25 Wines in 25 Years: 2001>1960 CVNE Rioja

Wouldn’t it be great if all of the wines you bought were ready to drink? Unfortunately, that is often not the case, especially with expensive red wine. However, there is one region that releases wines later than most and as a rule, the prices are not too bad; Rioja.

The aging requirements for the Rioja DOC (Denominación de Origen Calificada)[i] stipulate that crianza level wines spend one year in wood and one in bottle, one in wood and two in bottle for reserva, and two in wood, three in bottle for gran reserva. In effect, many wines are aged much longer in both barrel and bottle.[ii] It is also important to note that even before there was such as thing as the DO, old time Rioja producers such a La Rioja Alta, Lopez de Heredia and Muga were aging wines for years before selling them to customers.

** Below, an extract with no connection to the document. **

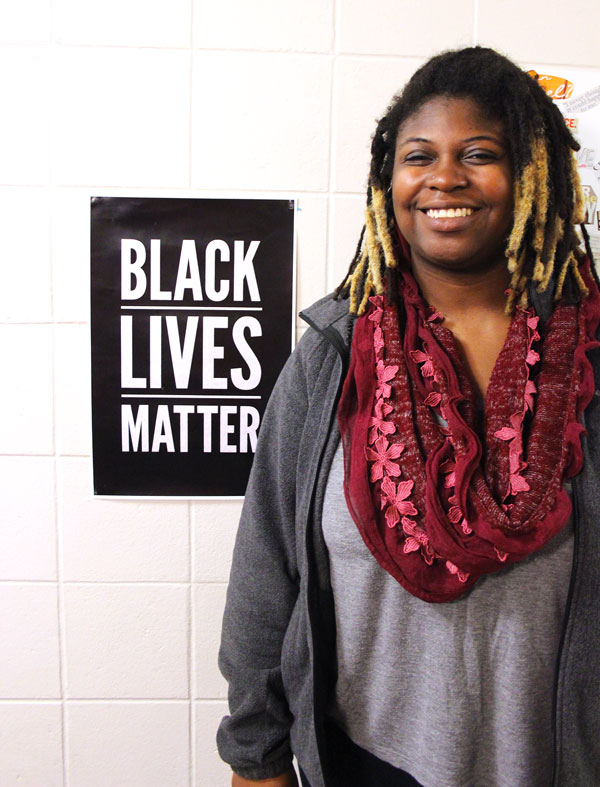 Rachael Klink with BLM poster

The first time I tried an older Rioja was in 1991 at a Montecillo dinner at a restaurant in the Thread Building in Soho. The meal was capped off by the 1973 Gran Reserva and its seamless structure, elegance and intricacy blew me away. Since then I’ve had many Riojas with extensive bottle age – I’m surprised by how many I can actually still remember – but two really stand out.

CVNE Rioja Imperial Gran Reserva. The current release has the same label as the older wines.

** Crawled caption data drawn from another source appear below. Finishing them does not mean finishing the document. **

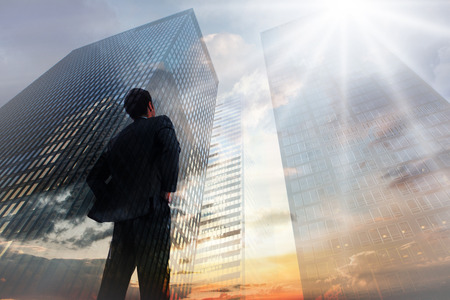 Photo pour Businessman standing with hands on hips against low angle view of skyscrapers at sunset - image libre de droit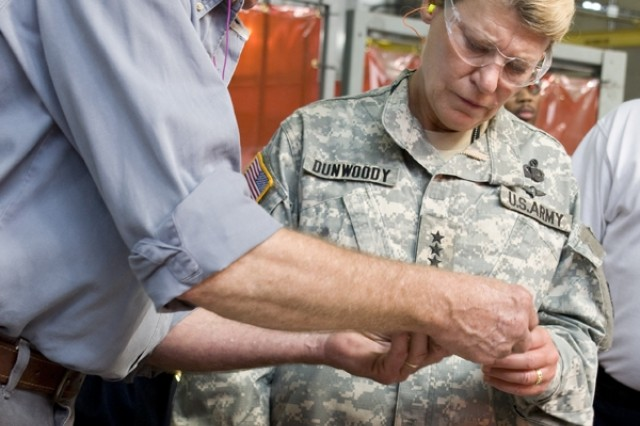 In the Anniston Army Depot machine shop, Chris Downing, welding technician, shows Lt. Gen. (P) Ann Dunwoody, AMC deputy commanding general, the different plates used for welding certification.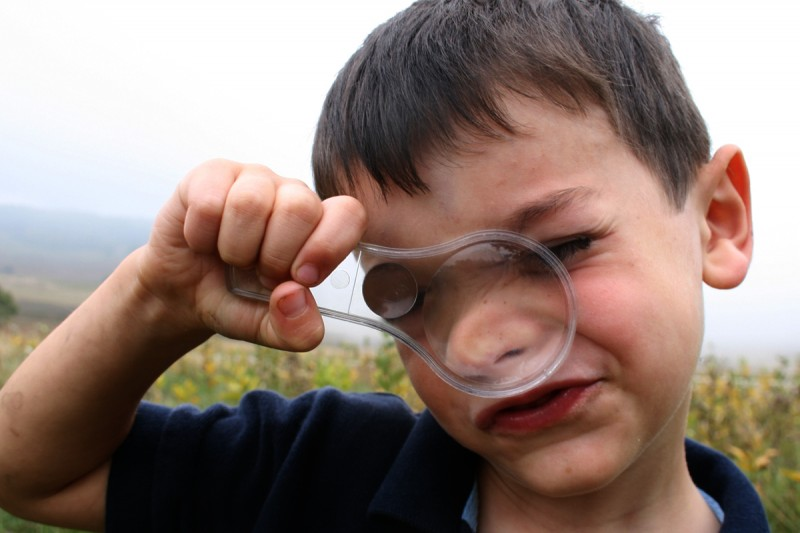 Young boy with magnifying glass smushed against face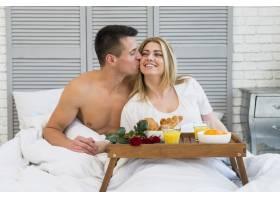 男子在飞机上接近早餐时在床上亲吻微笑的女_3524273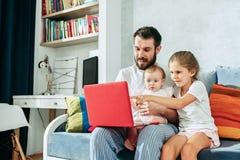 Υπερήφανος πατέρας που κρατά τις κόρες μωρών του στο σπίτι στοκ φωτογραφίες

CVNE Rioja Imperial Gran Reserva. The current release has the same label as the older wines.

The first one I tasted in 2001. A friend invited me to a Rioja tasting that included a couple from Compañia Vinicola del Norte de España. Founded in 1879, CVNE works with four properties throughout the region: the original CVNE near Haro, Imperial, which also in Rioja Alta, and Viña Real and Contino in Rioja Alavesa. Imperial and Viña Real were purchased in the 20’s and both have deep cellars filled with older vintages.

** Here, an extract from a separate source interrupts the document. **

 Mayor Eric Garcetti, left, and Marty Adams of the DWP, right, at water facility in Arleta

While I’m a little fuzzy on the entire line-up, the 1960 Imperial Gran Reserva was mind-boggling and this was not just my opinion but also the consensus among the half-dozen or so of us present. Even with decades of bottle aging, Rioja can still come across as oaky but with 41 years and figure at least 30 in bottle, the wood was completely integrated. It had a matrix of flavors and a long finish, indicating that it still had a lot of life left.

I came across the 1951 CVNE Viña Real at an auction 11 years ago and bought a few bottles for CAV, one of the few times I’ve ever purchased wine without tasting it first. It was 54 years old so I took a gamble, especially considering that each one cost $225, but I was pretty sure it would be ok, based on my experience with the 1960 a few years earlier. It never disappointed. While it may not have had a super long finish, the flavor was hardly fleeting. I imagine that the ’60 Imperial still has some legs. I don’t feel the need to go back and taste it but I wouldn’t turn down the opportunity either.

Over time I’ve put Rioja away and consider these wines some of the best bargains in my stash. Even today, you can find $30 wines that will age for 25 years. If you look for Rioja from the 70’s and 80’s, you will still get a lot more for your money than similarly priced wines from California or Bordeaux. When I think of why these two Riojas and even a few others have passed the test of my memory, it is not just for their quality but also for the value that the region offers.

 

 

[i] Spain has many DO’s, which are more or less the equivalent to the French AOC or Italian DO.

Denominación de Origen Calificada is similar to the Italian DOCG. There are only two in Spain, with Rioja being the first one, awarded in 1991.

[ii] There are also wines that do not adhere to the aging requirements. As a rule, they fall into what has become known as the “modern camp.” Some are quite pricey.